● Aufgaben:
1. Beantworten Sie anhand des Kafka-Rückblicks:
(a) Welche zwei Werke Kafkas nennt der Einleitungsabsatz?
(b) Wer ist als Verfasser angegeben?
(c) Welche zwei Personen werden vor Kafka als „Prophet“ bezeichnet?
2. Führen Sie den Kafka-Rückblick im Anschluss an dessen letzten Satz fort.

● Bereitgestellter Text:
>>>>

Die Legende von Franz Kafka – Ein Rückblick zum 140. Geburtstag des Schriftstellers

Franz Kafka, 1926 © https://kafkamuseum.cz/en/photogallery/WIKIPEDIA

Der jüdische Autor Franz Kafka manifestierte in seinen Werken „Der Prozess“ oder „Die Verwandlung“ den antisemitischen und totalitären Zeitgeist im Prag der Habsburgermonarchie. Seine Romanfiguren durchleiden die Demütigungen und Feindseligkeiten, die er als Jude am eigenen Leib erfahren musste. (JR)

Von Alexander Gordon

Seit die Mehrheit der Intellektuellen aufgehört hat, die Bibel zu lesen und zu studieren, ist es in Mode gekommen, weltliche Schriftsteller, Philosophen und Wissenschaftler zu Vorhersagern der Zukunft zu erklären. Die biblische Bedeutung von Propheten ist verloren gegangen und durch die "Ernennung" von Propheten durch weltliche Gelehrte ersetzt worden. Marx ist ein "Prophet", Freud ein "Prophet". Jeder "Prophet" hat seine eigene "Spezialisierung", seine eigenen Anhänger und Forscher. Der Schriftsteller Franz Kafka, "der Prophet des Totalitarismus des 20. Jahrhunderts", wurde posthum zu einem dieser "künstlichen" Propheten erklärt.

<<<<

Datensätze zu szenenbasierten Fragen
>>>>

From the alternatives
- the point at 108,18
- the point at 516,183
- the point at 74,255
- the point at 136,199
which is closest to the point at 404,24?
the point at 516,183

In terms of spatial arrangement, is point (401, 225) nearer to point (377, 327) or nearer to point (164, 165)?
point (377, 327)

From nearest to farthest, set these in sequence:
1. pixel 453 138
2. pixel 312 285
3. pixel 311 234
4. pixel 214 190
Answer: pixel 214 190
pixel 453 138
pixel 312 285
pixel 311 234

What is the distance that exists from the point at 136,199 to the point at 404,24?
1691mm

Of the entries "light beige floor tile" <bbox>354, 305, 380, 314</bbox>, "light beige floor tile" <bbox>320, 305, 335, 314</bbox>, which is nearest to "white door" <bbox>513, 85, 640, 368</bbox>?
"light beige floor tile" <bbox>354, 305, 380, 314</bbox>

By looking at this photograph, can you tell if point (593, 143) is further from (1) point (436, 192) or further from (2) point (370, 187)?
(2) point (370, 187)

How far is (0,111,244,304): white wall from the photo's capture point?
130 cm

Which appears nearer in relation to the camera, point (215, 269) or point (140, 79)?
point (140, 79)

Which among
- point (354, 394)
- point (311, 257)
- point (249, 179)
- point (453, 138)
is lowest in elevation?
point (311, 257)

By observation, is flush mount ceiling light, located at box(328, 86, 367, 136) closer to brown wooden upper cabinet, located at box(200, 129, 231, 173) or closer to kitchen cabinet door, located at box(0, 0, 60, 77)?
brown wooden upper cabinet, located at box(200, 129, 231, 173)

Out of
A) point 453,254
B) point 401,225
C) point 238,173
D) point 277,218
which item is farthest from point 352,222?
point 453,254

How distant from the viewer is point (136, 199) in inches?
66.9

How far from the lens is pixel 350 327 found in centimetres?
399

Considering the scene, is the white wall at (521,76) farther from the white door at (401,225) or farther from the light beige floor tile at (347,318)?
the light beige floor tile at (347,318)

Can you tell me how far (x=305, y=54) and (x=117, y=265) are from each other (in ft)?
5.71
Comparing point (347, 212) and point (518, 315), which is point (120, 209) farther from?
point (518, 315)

<<<<

● Lösungen:
1.
(a) „Der Prozess“ und „Die Verwandlung“
(b) Alexander Gordon
(c) Marx und Freud

2.
Franz Kafka wurde am 3. Juli 1883 in Prag geboren, wo er eine deutsche Universität besuchte, deutsche Jurisprudenz studierte, für eine deutsche Versicherung arbeitete und in deutschen Zeitungen veröffentlichte. Wie andere Prager Juden orientierte sich auch Kafka an den Deutschen - er gehörte zur jüdischen Minderheit innerhalb der deutschen Minderheit. Die Wahl der Prager Juden hatte einen guten Grund. Beginnend mit dem Toleranzedikt von 1782 und über die nächsten 70 Jahre hinweg befreiten die Habsburger das jüdische Leben in ihrem Reich von zahlreichen Einschränkungen. Diese Emanzipation bedeutete bürgerliche Freiheiten. Neunzig Prozent der böhmischen Juden wurden in deutscher Sprache unterrichtet. In einer akademisch anspruchsvollen deutschen Grundschule waren 30 von Kafkas 39 Klassenkameraden Juden.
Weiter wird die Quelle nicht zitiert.